It doesn’t sound very enjoyable, but 18,000 of your fellow citizens have signed up to participate in the American Gut Project ̶̶ before it has even started.
Researchers at universities around country will be recruiting large numbers of people to contribute samples of the microbes that live in their intestines. The goal of the project is to collect a large database of information about these bugs, and they will use genome sequencing to differentiate and identify hundreds of different species.
With the advent of microprocessors in the 1990’s, computers were able to handle massive amounts of information. This allowed scientists to take a small peice of DNA and map the entire genetic code of an organism in a process called genome sequencing. In the last decade, improvements in the technology behind this process have made it more accessible and less expensive, and a whole new branch of biomedical research has resulted: The study of the microbial community in a human intestine.

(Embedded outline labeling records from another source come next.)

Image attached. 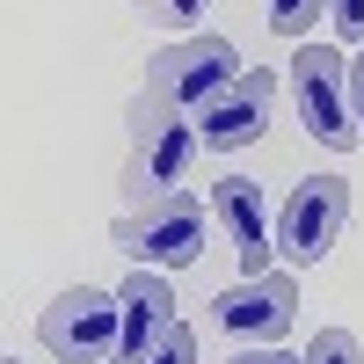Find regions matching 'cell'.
Masks as SVG:
<instances>
[{
    "label": "cell",
    "mask_w": 364,
    "mask_h": 364,
    "mask_svg": "<svg viewBox=\"0 0 364 364\" xmlns=\"http://www.w3.org/2000/svg\"><path fill=\"white\" fill-rule=\"evenodd\" d=\"M240 73H248V66H240V51H233L226 37H182V44H168L161 58H146L139 102H146V109H168V117H190V109H211Z\"/></svg>",
    "instance_id": "cell-1"
},
{
    "label": "cell",
    "mask_w": 364,
    "mask_h": 364,
    "mask_svg": "<svg viewBox=\"0 0 364 364\" xmlns=\"http://www.w3.org/2000/svg\"><path fill=\"white\" fill-rule=\"evenodd\" d=\"M197 146H204V139L190 132V117H168V109L132 102V161H124V197H132V211L175 197L182 182H190V168H197Z\"/></svg>",
    "instance_id": "cell-2"
},
{
    "label": "cell",
    "mask_w": 364,
    "mask_h": 364,
    "mask_svg": "<svg viewBox=\"0 0 364 364\" xmlns=\"http://www.w3.org/2000/svg\"><path fill=\"white\" fill-rule=\"evenodd\" d=\"M284 80H291V109H299V124H306V139H321L328 154H350V146L364 139L357 109H350V66H343V51L299 44Z\"/></svg>",
    "instance_id": "cell-3"
},
{
    "label": "cell",
    "mask_w": 364,
    "mask_h": 364,
    "mask_svg": "<svg viewBox=\"0 0 364 364\" xmlns=\"http://www.w3.org/2000/svg\"><path fill=\"white\" fill-rule=\"evenodd\" d=\"M117 255H132V269H190L204 255V204L190 190H175L161 204H139V211H117Z\"/></svg>",
    "instance_id": "cell-4"
},
{
    "label": "cell",
    "mask_w": 364,
    "mask_h": 364,
    "mask_svg": "<svg viewBox=\"0 0 364 364\" xmlns=\"http://www.w3.org/2000/svg\"><path fill=\"white\" fill-rule=\"evenodd\" d=\"M117 336H124V299L117 291H95V284H73L58 291L44 321H37V343L58 357V364H109Z\"/></svg>",
    "instance_id": "cell-5"
},
{
    "label": "cell",
    "mask_w": 364,
    "mask_h": 364,
    "mask_svg": "<svg viewBox=\"0 0 364 364\" xmlns=\"http://www.w3.org/2000/svg\"><path fill=\"white\" fill-rule=\"evenodd\" d=\"M299 321V277L291 269H269V277H240L211 299V328L240 350H269L284 343V328Z\"/></svg>",
    "instance_id": "cell-6"
},
{
    "label": "cell",
    "mask_w": 364,
    "mask_h": 364,
    "mask_svg": "<svg viewBox=\"0 0 364 364\" xmlns=\"http://www.w3.org/2000/svg\"><path fill=\"white\" fill-rule=\"evenodd\" d=\"M343 219H350V182L343 175H306L284 197V211H277V255L291 269H314L328 248H336Z\"/></svg>",
    "instance_id": "cell-7"
},
{
    "label": "cell",
    "mask_w": 364,
    "mask_h": 364,
    "mask_svg": "<svg viewBox=\"0 0 364 364\" xmlns=\"http://www.w3.org/2000/svg\"><path fill=\"white\" fill-rule=\"evenodd\" d=\"M269 109H277V73L255 66V73H240L226 95L204 109V132L197 139L211 146V154H240V146H255L269 132Z\"/></svg>",
    "instance_id": "cell-8"
},
{
    "label": "cell",
    "mask_w": 364,
    "mask_h": 364,
    "mask_svg": "<svg viewBox=\"0 0 364 364\" xmlns=\"http://www.w3.org/2000/svg\"><path fill=\"white\" fill-rule=\"evenodd\" d=\"M211 219L233 233V248H240V277H269L277 226H269V211H262V182H248V175H219V182H211Z\"/></svg>",
    "instance_id": "cell-9"
},
{
    "label": "cell",
    "mask_w": 364,
    "mask_h": 364,
    "mask_svg": "<svg viewBox=\"0 0 364 364\" xmlns=\"http://www.w3.org/2000/svg\"><path fill=\"white\" fill-rule=\"evenodd\" d=\"M117 299H124V336H117L109 364H146V357L175 336V291H168L161 269H132Z\"/></svg>",
    "instance_id": "cell-10"
},
{
    "label": "cell",
    "mask_w": 364,
    "mask_h": 364,
    "mask_svg": "<svg viewBox=\"0 0 364 364\" xmlns=\"http://www.w3.org/2000/svg\"><path fill=\"white\" fill-rule=\"evenodd\" d=\"M321 8H328V0H269V29H277V37H299V44H306V29L321 22Z\"/></svg>",
    "instance_id": "cell-11"
},
{
    "label": "cell",
    "mask_w": 364,
    "mask_h": 364,
    "mask_svg": "<svg viewBox=\"0 0 364 364\" xmlns=\"http://www.w3.org/2000/svg\"><path fill=\"white\" fill-rule=\"evenodd\" d=\"M306 364H364V350H357L350 328H321V336L306 343Z\"/></svg>",
    "instance_id": "cell-12"
},
{
    "label": "cell",
    "mask_w": 364,
    "mask_h": 364,
    "mask_svg": "<svg viewBox=\"0 0 364 364\" xmlns=\"http://www.w3.org/2000/svg\"><path fill=\"white\" fill-rule=\"evenodd\" d=\"M132 8H139L146 22H168V29H197L211 0H132Z\"/></svg>",
    "instance_id": "cell-13"
},
{
    "label": "cell",
    "mask_w": 364,
    "mask_h": 364,
    "mask_svg": "<svg viewBox=\"0 0 364 364\" xmlns=\"http://www.w3.org/2000/svg\"><path fill=\"white\" fill-rule=\"evenodd\" d=\"M146 364H197V328H182V321H175V336H168L154 357H146Z\"/></svg>",
    "instance_id": "cell-14"
},
{
    "label": "cell",
    "mask_w": 364,
    "mask_h": 364,
    "mask_svg": "<svg viewBox=\"0 0 364 364\" xmlns=\"http://www.w3.org/2000/svg\"><path fill=\"white\" fill-rule=\"evenodd\" d=\"M328 15H336L343 44H364V0H328Z\"/></svg>",
    "instance_id": "cell-15"
},
{
    "label": "cell",
    "mask_w": 364,
    "mask_h": 364,
    "mask_svg": "<svg viewBox=\"0 0 364 364\" xmlns=\"http://www.w3.org/2000/svg\"><path fill=\"white\" fill-rule=\"evenodd\" d=\"M233 364H306V357H284V350H277V343H269V350H240V357H233Z\"/></svg>",
    "instance_id": "cell-16"
},
{
    "label": "cell",
    "mask_w": 364,
    "mask_h": 364,
    "mask_svg": "<svg viewBox=\"0 0 364 364\" xmlns=\"http://www.w3.org/2000/svg\"><path fill=\"white\" fill-rule=\"evenodd\" d=\"M350 109H357V132H364V58L350 66Z\"/></svg>",
    "instance_id": "cell-17"
},
{
    "label": "cell",
    "mask_w": 364,
    "mask_h": 364,
    "mask_svg": "<svg viewBox=\"0 0 364 364\" xmlns=\"http://www.w3.org/2000/svg\"><path fill=\"white\" fill-rule=\"evenodd\" d=\"M0 364H22V357H0Z\"/></svg>",
    "instance_id": "cell-18"
}]
</instances>
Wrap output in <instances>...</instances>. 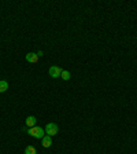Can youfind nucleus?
<instances>
[{
  "label": "nucleus",
  "mask_w": 137,
  "mask_h": 154,
  "mask_svg": "<svg viewBox=\"0 0 137 154\" xmlns=\"http://www.w3.org/2000/svg\"><path fill=\"white\" fill-rule=\"evenodd\" d=\"M25 154H37V150L33 147V146H28L25 149Z\"/></svg>",
  "instance_id": "9"
},
{
  "label": "nucleus",
  "mask_w": 137,
  "mask_h": 154,
  "mask_svg": "<svg viewBox=\"0 0 137 154\" xmlns=\"http://www.w3.org/2000/svg\"><path fill=\"white\" fill-rule=\"evenodd\" d=\"M28 134L33 138H37V139H43L44 135H45V131L41 128V127H33L30 130H28Z\"/></svg>",
  "instance_id": "1"
},
{
  "label": "nucleus",
  "mask_w": 137,
  "mask_h": 154,
  "mask_svg": "<svg viewBox=\"0 0 137 154\" xmlns=\"http://www.w3.org/2000/svg\"><path fill=\"white\" fill-rule=\"evenodd\" d=\"M36 117L34 116H29V117L26 118V121H25V124L29 127V128H33V127H36Z\"/></svg>",
  "instance_id": "5"
},
{
  "label": "nucleus",
  "mask_w": 137,
  "mask_h": 154,
  "mask_svg": "<svg viewBox=\"0 0 137 154\" xmlns=\"http://www.w3.org/2000/svg\"><path fill=\"white\" fill-rule=\"evenodd\" d=\"M62 70L63 69L60 66H51L50 68V76L52 79H58V77H60V74H62Z\"/></svg>",
  "instance_id": "3"
},
{
  "label": "nucleus",
  "mask_w": 137,
  "mask_h": 154,
  "mask_svg": "<svg viewBox=\"0 0 137 154\" xmlns=\"http://www.w3.org/2000/svg\"><path fill=\"white\" fill-rule=\"evenodd\" d=\"M60 77H62L64 81H68V80H70V72H68V70H62Z\"/></svg>",
  "instance_id": "8"
},
{
  "label": "nucleus",
  "mask_w": 137,
  "mask_h": 154,
  "mask_svg": "<svg viewBox=\"0 0 137 154\" xmlns=\"http://www.w3.org/2000/svg\"><path fill=\"white\" fill-rule=\"evenodd\" d=\"M37 55H38V58H40V56H43V51H38Z\"/></svg>",
  "instance_id": "10"
},
{
  "label": "nucleus",
  "mask_w": 137,
  "mask_h": 154,
  "mask_svg": "<svg viewBox=\"0 0 137 154\" xmlns=\"http://www.w3.org/2000/svg\"><path fill=\"white\" fill-rule=\"evenodd\" d=\"M25 58H26V61L30 62V63H36L38 61V55L36 52H29V54H26Z\"/></svg>",
  "instance_id": "4"
},
{
  "label": "nucleus",
  "mask_w": 137,
  "mask_h": 154,
  "mask_svg": "<svg viewBox=\"0 0 137 154\" xmlns=\"http://www.w3.org/2000/svg\"><path fill=\"white\" fill-rule=\"evenodd\" d=\"M44 131L47 132V135L54 136V135H58V132H59V128H58V125H56L55 123H48Z\"/></svg>",
  "instance_id": "2"
},
{
  "label": "nucleus",
  "mask_w": 137,
  "mask_h": 154,
  "mask_svg": "<svg viewBox=\"0 0 137 154\" xmlns=\"http://www.w3.org/2000/svg\"><path fill=\"white\" fill-rule=\"evenodd\" d=\"M43 146L44 147H51V145H52V139H51V136L50 135H44V138H43Z\"/></svg>",
  "instance_id": "6"
},
{
  "label": "nucleus",
  "mask_w": 137,
  "mask_h": 154,
  "mask_svg": "<svg viewBox=\"0 0 137 154\" xmlns=\"http://www.w3.org/2000/svg\"><path fill=\"white\" fill-rule=\"evenodd\" d=\"M7 90H8V83L6 80H0V92H6Z\"/></svg>",
  "instance_id": "7"
}]
</instances>
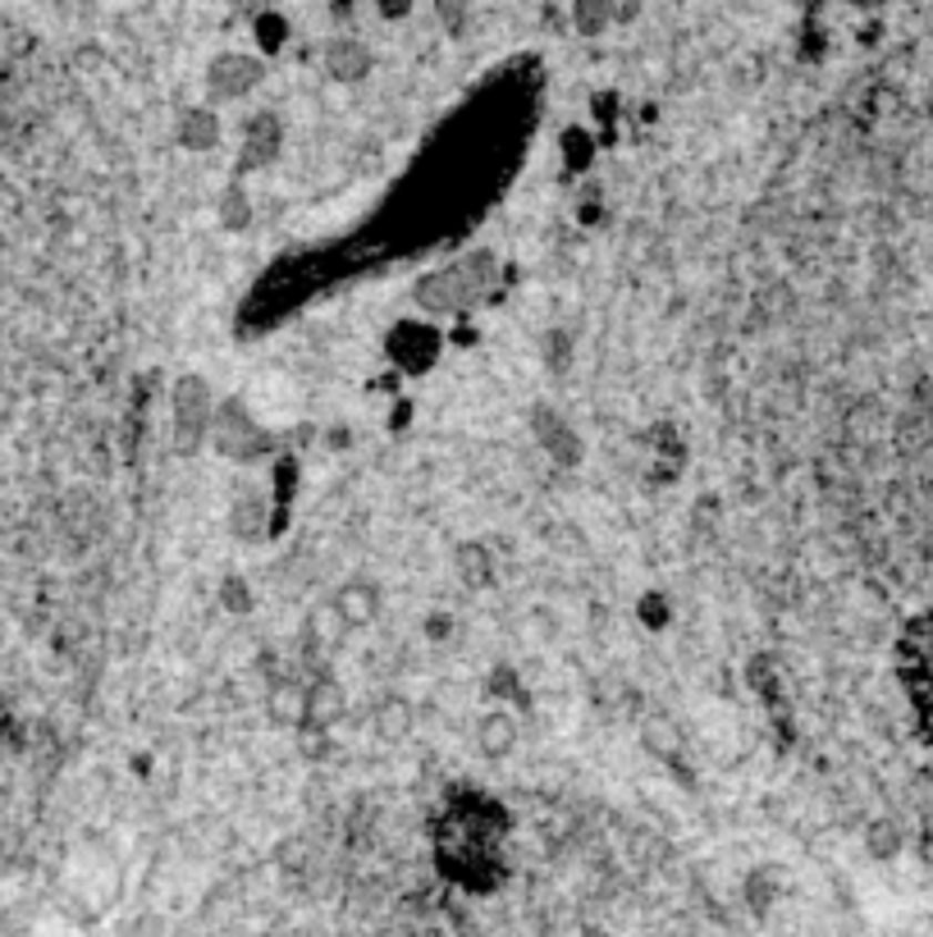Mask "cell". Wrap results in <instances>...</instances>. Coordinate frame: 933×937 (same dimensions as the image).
I'll return each instance as SVG.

In the intestines, billions and billions of microbes, with colorful names like Bifidobacterium infantis and Lactobacillus acidophilus, live and function in a symbiotic relationship with each other, and with your own cells. Many of the critters that live in your gut cannot be grown in a laboratory test tube so their function, or even their existence, was unknown before genome sequencing. Now that scientists know what is there, they are discovering how important these bugs are in digesting our food, building our immune systems, maintaining stable glucose levels, and other jobs that are critically important to good health.
At the OSU College of Veterinary Medicine, in the Department of Biomedical Sciences, Natalia Shulzhenko is working on the frontier of this new science. Trained as a medical doctor, Shulzhenko became interested in the bugs that inhabit the gut while working at the National Institute of Health. One of her projects discovered a three-way interaction, or crosstalk, between the immune system, the intestinal lining, and intestinal bugs. When this communication was disrupted in mice, it led to poor absorption of fats and malnutrition. “We realized that what happens in the gut is not only about our own cells but about the microbes that live there. They have huge powers,” she says.